**Persyaratan Tugas**.
a – Jawablah pertanyaan berikut berdasarkan teks tentang becak di Jakarta, masing-masing dalam satu baris:
(i) Peran apa yang diemban Jakarta sehingga dinilai tidak tepat bagi pengayuh becak?
(ii) Asep Suryana adalah sosiolog dari universitas mana?
(iii) Menurut Asep, kota-kota lebih ramah pada apa?
b – Tentukan apakah setiap pernyataan di bawah ini sesuai dengan teks tentang becak di Jakarta. Jawab ya atau tidak, lalu kutip kata-kata penentunya dari teks:
(i) Asep menyatakan bahwa hal seperti itu hanya terjadi di Jakarta.
(ii) Masyarakat Jakarta dituntut untuk bergerak serba cepat.
(iii) Asep dihubungi pada hari Rabu.
c – Tuliskan lanjutan teks tentang becak di Jakarta, dimulai setelah kalimat terakhirnya.

**Teks Hasil Ekstraksi**.

= = =

JAKARTA, KOMPAS — Jakarta dinilai tidak tepat bagi pengayuh becak karena kota ini mengemban peran sebagai ibu kota yang menjadi pusat pemerintahan dan aktivitas ekonomi Indonesia. Masyarakatnya pun dituntut untuk bergerak serba cepat, berbanding terbalik dengan lambatnya laju becak.
Asep Suryana, sosiolog dari Universitas Negeri Jakarta, mengatakan, perkotaan lebih ramah terhadap hal-hal yang sifatnya menguntungkan secara ekonomi. ”Kota-kota lebih ramah pada profit. Tidak ramah pada orang yang tidak punya duit,” kata Asep saat dihubungi pada Selasa (23/1) petang.
”Hal seperti itu tidak hanya terjadi di Jakarta. Di kota-kota besar dunia lainnya pun seperti itu,” kata Asep. Ia menjelaskan, becak menjadi tidak sesuai apabila ia diberi konteks sebagai moda transportasi umum mengingat masyarakat Jakarta membutuhkan pergerakan yang cepat dan bermobilitas tinggi.

= = =

**Bagian Dataset**.

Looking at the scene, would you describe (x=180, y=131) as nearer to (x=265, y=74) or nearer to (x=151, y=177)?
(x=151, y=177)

= = =

**Jawaban Tertulis**.
a –
(i) Jakarta mengemban peran sebagai ibu kota yang menjadi pusat pemerintahan dan aktivitas ekonomi Indonesia.
(ii) Universitas Negeri Jakarta.
(iii) Profit.

b –
(i) Tidak: "Hal seperti itu tidak hanya terjadi di Jakarta."
(ii) Ya: "Masyarakatnya pun dituntut untuk bergerak serba cepat"
(iii) Tidak: "saat dihubungi pada Selasa (23/1) petang"

c –
”Ketika diletakkan di tempat yang membutuhkan kecepatan, seperti di stasiun, becak jadi tidak sesuai. Dia memperlambat kecepatan kendaraan yang lain karena becak masih digerakkan oleh manusia,” kata Asep.
Dari pengamatan di lapangan, becak melaju dengan kecepatan maksimal 10 km per jam tanpa membawa penumpang di sekitar Pasar Bahari, Tanjung Priok, Jakarta Utara, Senin siang. Kecepatannya tentu melambat apabila becak itu mengangkut penumpang.
Beberapa kali, becak menghambat laju kendaraan bermotor lain di sekitar pasar itu. Becak berlebar sekitar satu meter, sementara jalan di sekitar pasar itu hanya berlebar sekitar empat meter. Truk pengangkut barang yang melintas pun melambatkan lajunya apabila ada becak di depannya. Mereka juga tak bisa mendahului becak itu karena salah satu lajur jalan digunakan untuk melintas kendaraan lain yang berlawanan arah.
Sejarawan JJ Rizal menjelaskan, dalam perjalanannya dari waktu ke waktu, Jakarta, dengan posisinya sebagai sebuah kota, dikonstruksi menjadi ruang bagi orang-orang yang memiliki uang. Akibatnya, masyarakat kelas bawah, yang dapat dilambangkan dengan becak, tidak mendapat dalam ruang kota itu.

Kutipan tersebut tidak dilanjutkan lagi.